|
|
|
|
|
by sjwright
2171 days ago
|
|
I've been begging for exactly this for quite some time. Because of the way I use databases, I've always been bewildered why this wasn't a core part of SQL from the very beginning. From what I'm reading there's still a lot to be fleshed out to be maximally useful to me, but even in its current state I could imagine using this. — I'd like to have a field property that limits stored values to a single version and thus is automatically cleared whenever the row is updated. This would be useful for inlining change annotations, and for associating a user_id to specific changes. — I'd like to be able to arbitrarily select the n-1 value of fields regardless of their time period.
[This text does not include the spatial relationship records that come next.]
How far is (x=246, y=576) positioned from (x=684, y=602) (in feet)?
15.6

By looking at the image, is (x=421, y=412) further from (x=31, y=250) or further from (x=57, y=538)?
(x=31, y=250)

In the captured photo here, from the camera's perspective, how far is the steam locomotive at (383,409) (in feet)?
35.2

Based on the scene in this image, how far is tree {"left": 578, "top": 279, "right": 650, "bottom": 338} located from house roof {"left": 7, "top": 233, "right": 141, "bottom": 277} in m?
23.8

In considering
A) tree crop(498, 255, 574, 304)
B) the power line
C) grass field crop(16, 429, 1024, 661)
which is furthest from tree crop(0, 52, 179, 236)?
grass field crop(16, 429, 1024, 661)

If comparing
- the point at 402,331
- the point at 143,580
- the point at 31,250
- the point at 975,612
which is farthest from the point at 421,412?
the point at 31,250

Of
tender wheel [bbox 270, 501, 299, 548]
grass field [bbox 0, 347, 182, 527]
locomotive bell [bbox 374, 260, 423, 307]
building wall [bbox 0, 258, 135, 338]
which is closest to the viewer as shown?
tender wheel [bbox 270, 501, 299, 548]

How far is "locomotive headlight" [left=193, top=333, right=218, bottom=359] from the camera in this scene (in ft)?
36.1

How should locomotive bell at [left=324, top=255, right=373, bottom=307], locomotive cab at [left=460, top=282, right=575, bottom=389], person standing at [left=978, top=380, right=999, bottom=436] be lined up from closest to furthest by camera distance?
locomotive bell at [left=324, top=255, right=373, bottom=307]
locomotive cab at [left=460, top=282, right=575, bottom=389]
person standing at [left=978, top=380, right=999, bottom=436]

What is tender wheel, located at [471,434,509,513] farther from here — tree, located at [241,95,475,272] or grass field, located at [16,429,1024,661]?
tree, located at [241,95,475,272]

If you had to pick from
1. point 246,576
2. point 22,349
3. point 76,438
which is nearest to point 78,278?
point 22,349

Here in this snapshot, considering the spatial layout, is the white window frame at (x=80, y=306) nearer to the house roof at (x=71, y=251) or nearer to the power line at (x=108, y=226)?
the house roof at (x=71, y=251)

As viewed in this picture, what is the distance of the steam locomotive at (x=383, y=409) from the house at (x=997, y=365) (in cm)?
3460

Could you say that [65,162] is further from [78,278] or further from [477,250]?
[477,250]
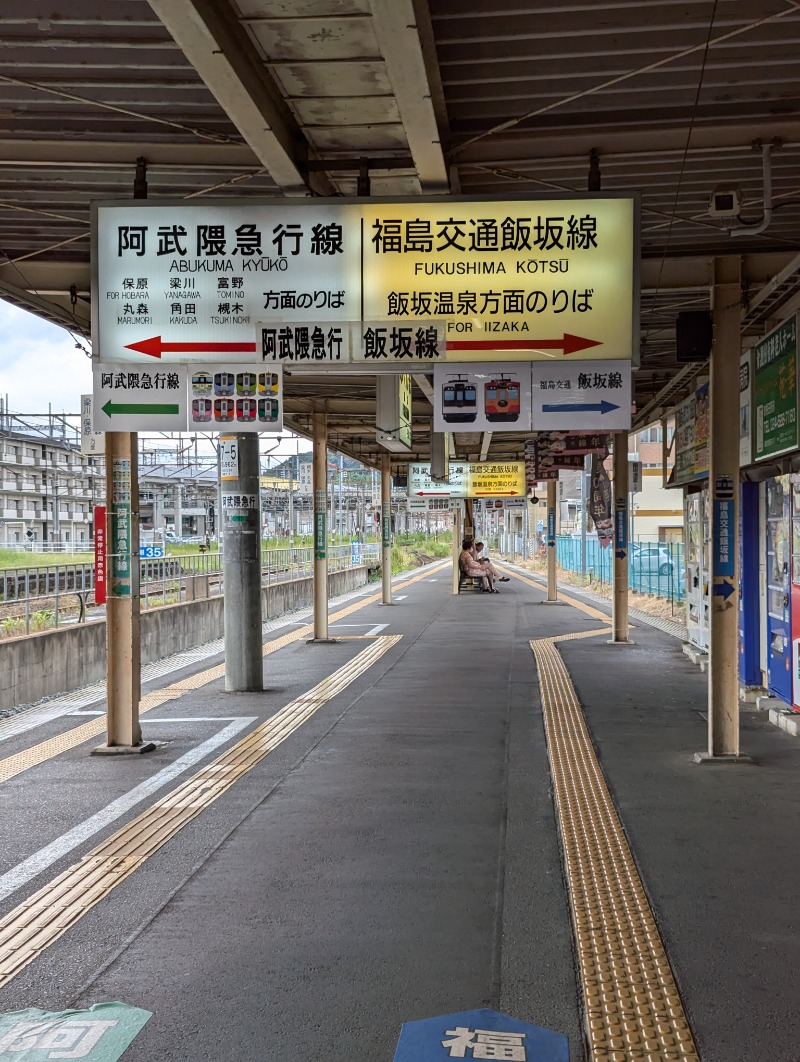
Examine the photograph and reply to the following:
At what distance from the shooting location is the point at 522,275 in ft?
19.6

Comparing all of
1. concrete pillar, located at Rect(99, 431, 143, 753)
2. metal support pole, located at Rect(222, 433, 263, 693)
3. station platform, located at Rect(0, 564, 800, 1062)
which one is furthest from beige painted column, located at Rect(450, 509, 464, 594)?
concrete pillar, located at Rect(99, 431, 143, 753)

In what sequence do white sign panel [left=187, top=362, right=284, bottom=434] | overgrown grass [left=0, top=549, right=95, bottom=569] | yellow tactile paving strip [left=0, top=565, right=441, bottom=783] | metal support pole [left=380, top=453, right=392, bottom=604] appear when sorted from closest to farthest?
white sign panel [left=187, top=362, right=284, bottom=434] < yellow tactile paving strip [left=0, top=565, right=441, bottom=783] < metal support pole [left=380, top=453, right=392, bottom=604] < overgrown grass [left=0, top=549, right=95, bottom=569]

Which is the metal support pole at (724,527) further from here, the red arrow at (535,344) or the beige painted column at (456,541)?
the beige painted column at (456,541)

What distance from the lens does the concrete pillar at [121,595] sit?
8062 mm

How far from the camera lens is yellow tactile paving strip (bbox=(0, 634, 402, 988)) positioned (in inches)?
170

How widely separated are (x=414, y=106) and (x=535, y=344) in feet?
5.17

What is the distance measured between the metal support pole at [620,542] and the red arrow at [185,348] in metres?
10.2

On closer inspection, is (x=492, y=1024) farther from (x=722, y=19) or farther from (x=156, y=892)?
(x=722, y=19)

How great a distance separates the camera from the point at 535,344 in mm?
5980

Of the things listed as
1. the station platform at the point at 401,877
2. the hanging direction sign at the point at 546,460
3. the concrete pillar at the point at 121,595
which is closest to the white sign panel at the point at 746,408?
the station platform at the point at 401,877

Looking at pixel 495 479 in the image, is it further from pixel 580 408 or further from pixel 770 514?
pixel 580 408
E.g. select username, previous(username)
from users
— When viewing a specific version, I'd like to know whether a field's value was supplied in that revision. That's distinct from if the field was changed. I want to know if the value was supplied—even if it was identical to the previous value.— This might be possible already (it's hard to tell) but I'd like to be able to query/join on any revision. For example I might want to ask the question "show me all products that james has ever modified". That could then get more specific, e.g. "show me all products where james changed the price". |
|
It's a long and messy history (no pun intended), but essentially it was rarely practical to consider retaining database history for the first few decades of SQL, due to physical storage costs & limitations. Snodgrass and Jensen proposed initial bitemporal extensions in the 90s and lot of research was done subsequently, but most vendors didn't make their move until the 2011 standard was formed (Oracle Flashback being the most notable exception). Unfortunately the rollout of the 2011 temporal standard has been underwhelming across the board, as each vendor ended up implementing something subtly different, which I think has massively hindered adoption. Since then I would guess that "immutability" has been the largest driving force behind the resurgence of interest.